Sekitar 400 orang berada di sekolah ketika penembakan dimulai sekitar pukul 08.30

Ketika Oliveira pertama kali masuk sekolah, dia mengatakan kepada anggota staf bahwa dia ada di sana untuk memberikan ceramah, kata Kepala Polisi Rio Martha Rocha. Segera setelah itu, dia melepaskan tembakan.

Pria bersenjata itu tidak memiliki riwayat kriminal, tambah Rocha pada konferensi pers.

Rio adalah kota yang penuh dengan kekerasan geng narkoba di daerah kumuhnya, namun penembakan di sekolah jarang terjadi.

“Apa yang terjadi di Rio tidak diragukan lagi merupakan insiden terburuk yang pernah terjadi di Brasil,” kata Guaracy Mingardi, pakar kejahatan dan keamanan publik di Universitas Sao Paulo.

Polisi diberitahu tentang penembakan tersebut ketika dua anak laki-laki, setidaknya satu menderita luka tembak, berlari ke arah dua petugas sekitar dua blok jauhnya untuk berpatroli.

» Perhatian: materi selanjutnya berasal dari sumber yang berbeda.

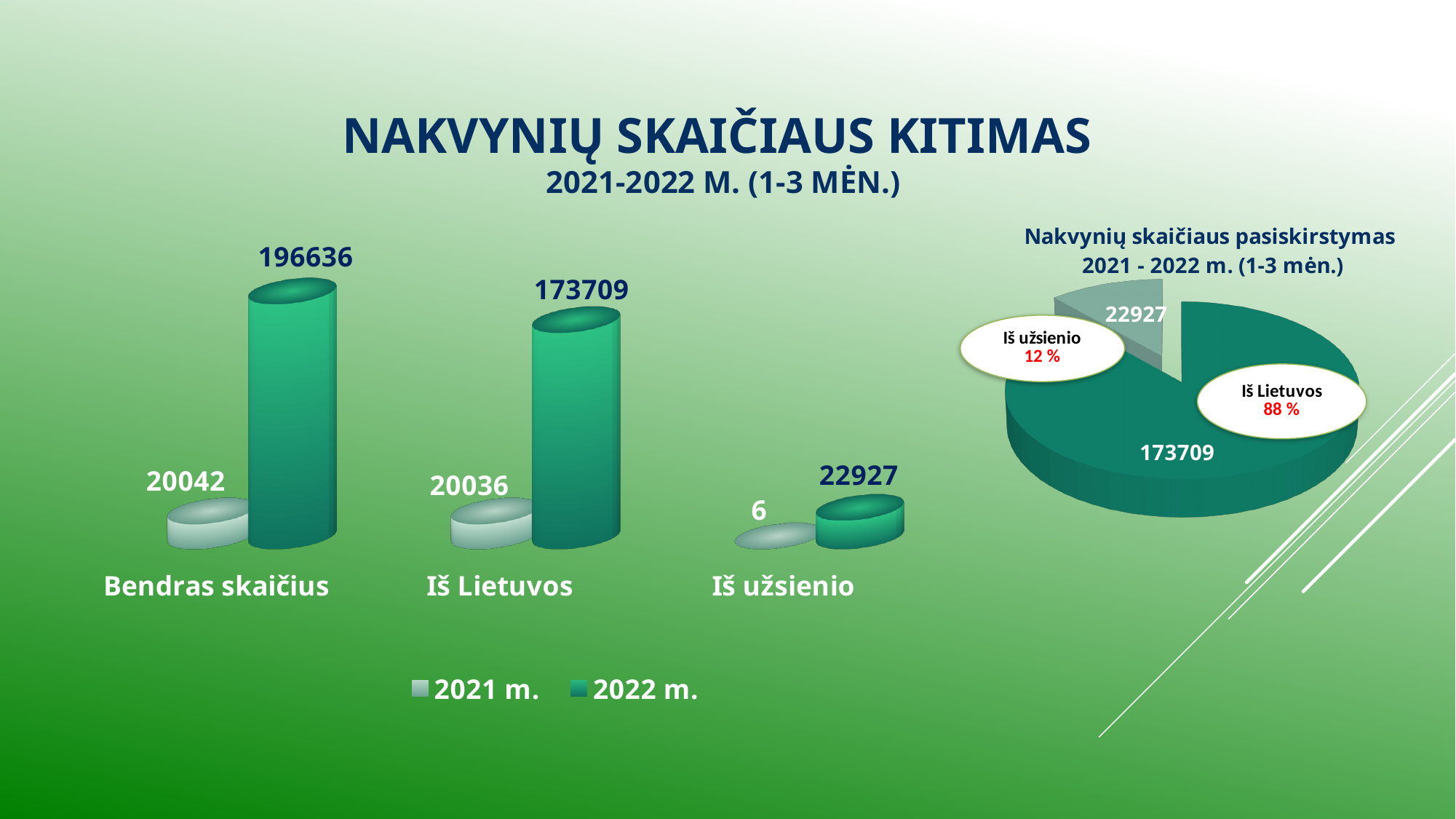
In the pie chart titled 'Nakvynių skaičiaus pasiskirstymas 2021 - 2022 m. (1-3 mėn.)', what share does Iš užsienio have? 12 % How many series does the legend of the bar chart on the left list? 2 In the bar chart on the left, what is the value for Bendras skaičius in 2022 m.? 196636 In the bar chart on the left, which category has the highest value for 2022 m.? Bendras skaičius In the bar chart on the left, what is the difference between the 2022 m. and 2021 m. values for Bendras skaičius? 176594 In the bar chart on the left, what is the value for Iš užsienio in 2021 m.? 6 How many categories are shown in the bar chart on the left? 3 In the bar chart on the left, which category has the lowest value for 2021 m.? Iš užsienio In the bar chart on the left, what is the value for Iš užsienio in 2022 m.? 22927 In the bar chart on the left, what is the value for Iš Lietuvos in 2021 m.? 20036 In the bar chart on the left, which is larger for Iš Lietuvos: the 2021 m. value or the 2022 m. value? 2022 m. What kind of chart is the chart on the right of the slide? Pie chart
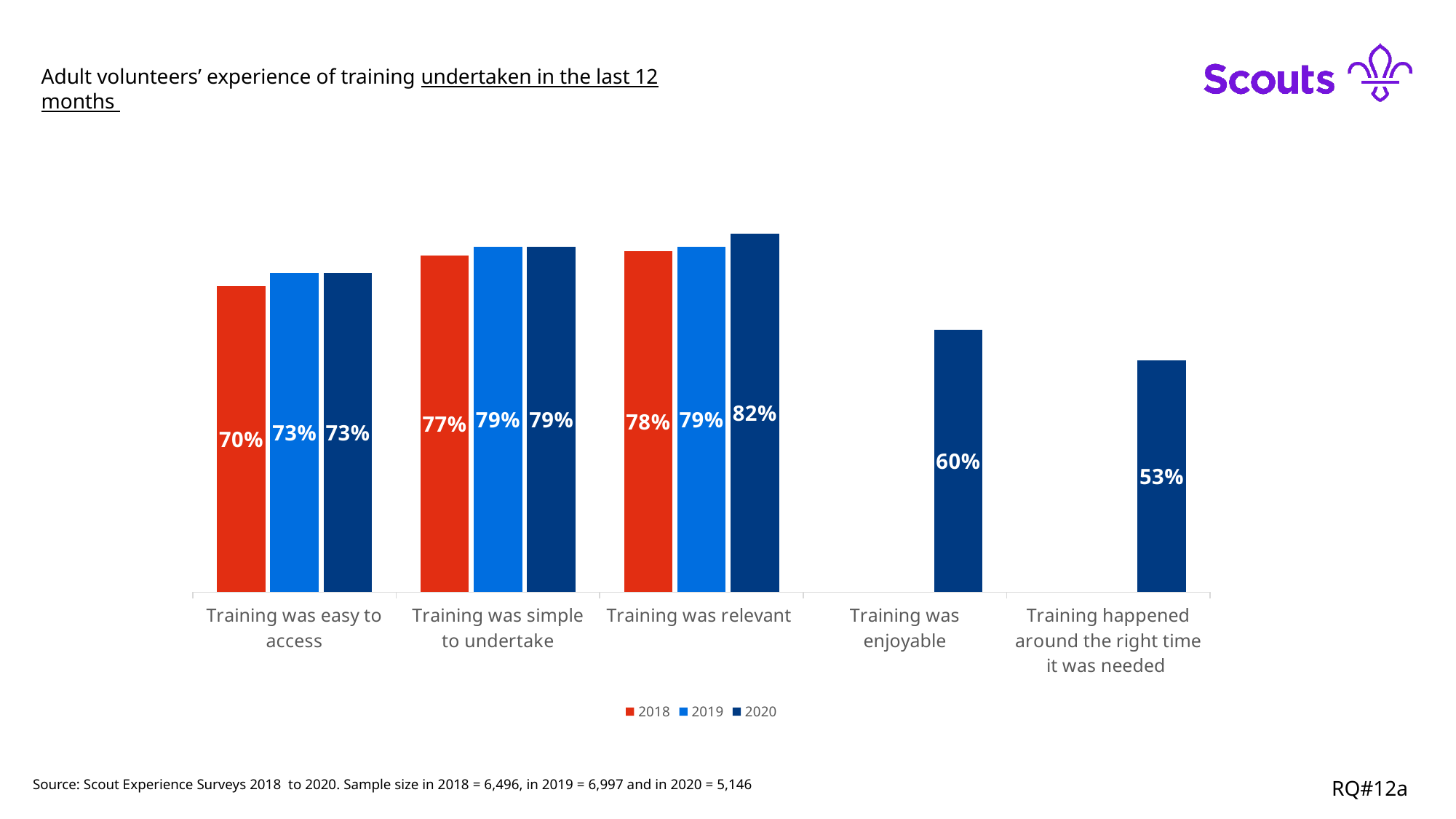
Which is larger: the 2020 value for 'Training was enjoyable' or the 2020 value for 'Training happened around the right time it was needed'? Training was enjoyable How many categories are shown on the x axis? 5 What was the 2020 value for 'Training was enjoyable'? 60% What was the 2018 value for 'Training was easy to access'? 70% What was the 2019 value for 'Training was simple to undertake'? 79% What is the difference between the 2020 and 2018 values for 'Training was relevant'? 4 percentage points What was the 2020 value for 'Training was relevant'? 82% What kind of chart is shown on the slide? Bar chart Which category has the highest 2020 value? Training was relevant Which category has the lowest 2020 value? Training happened around the right time it was needed How many series does the legend list? 3 Did the value for 'Training was easy to access' rise or fall from 2018 to 2019? Rise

Para petugas berlari ke sekolah dan setidaknya satu orang dengan cepat menemukan pria bersenjata itu di lantai dua dan saling baku tembak dengannya.

“Dia melihat saya dan menodongkan pistol ke arah saya,” kata petugas Marcio Alves. “Saya menembak kakinya, dia terjatuh dari tangga dan kemudian menembak dirinya sendiri di kepala.”

Walikota Rio Eduardo Paes mengatakan kehidupan di sekolah berlantai empat berwarna kuning pastel dan hijau telah berubah menjadi “mimpi buruk yang mengerikan”.

“Hari ini akan menjadi jauh lebih buruk jika bukan karena polisi pahlawan,” kata Paes kepada wartawan di sekolah.

Pihak berwenang telah menutup sementara sekolah tersebut sementara mereka melakukan penyelidikan, namun Paes mengatakan sekolah tersebut akan dibuka kembali.

Gubernur Rio Sergio Cabral menyebut pelaku penembakan adalah seorang “psikopat” dan mengatakan tidak ada indikasi orang lain terlibat dalam penembakan tersebut, namun penyelidikan akan terus berlanjut.

“Kita harus menyelidiki dari mana dia mendapatkan senjata itu dan dari mana dia belajar menggunakannya,” kata gubernur.

___

Penulis Associated Press Bradley Brooks, Stan Lehman dan Tales Azzoni di Sao Paulo berkontribusi pada laporan ini.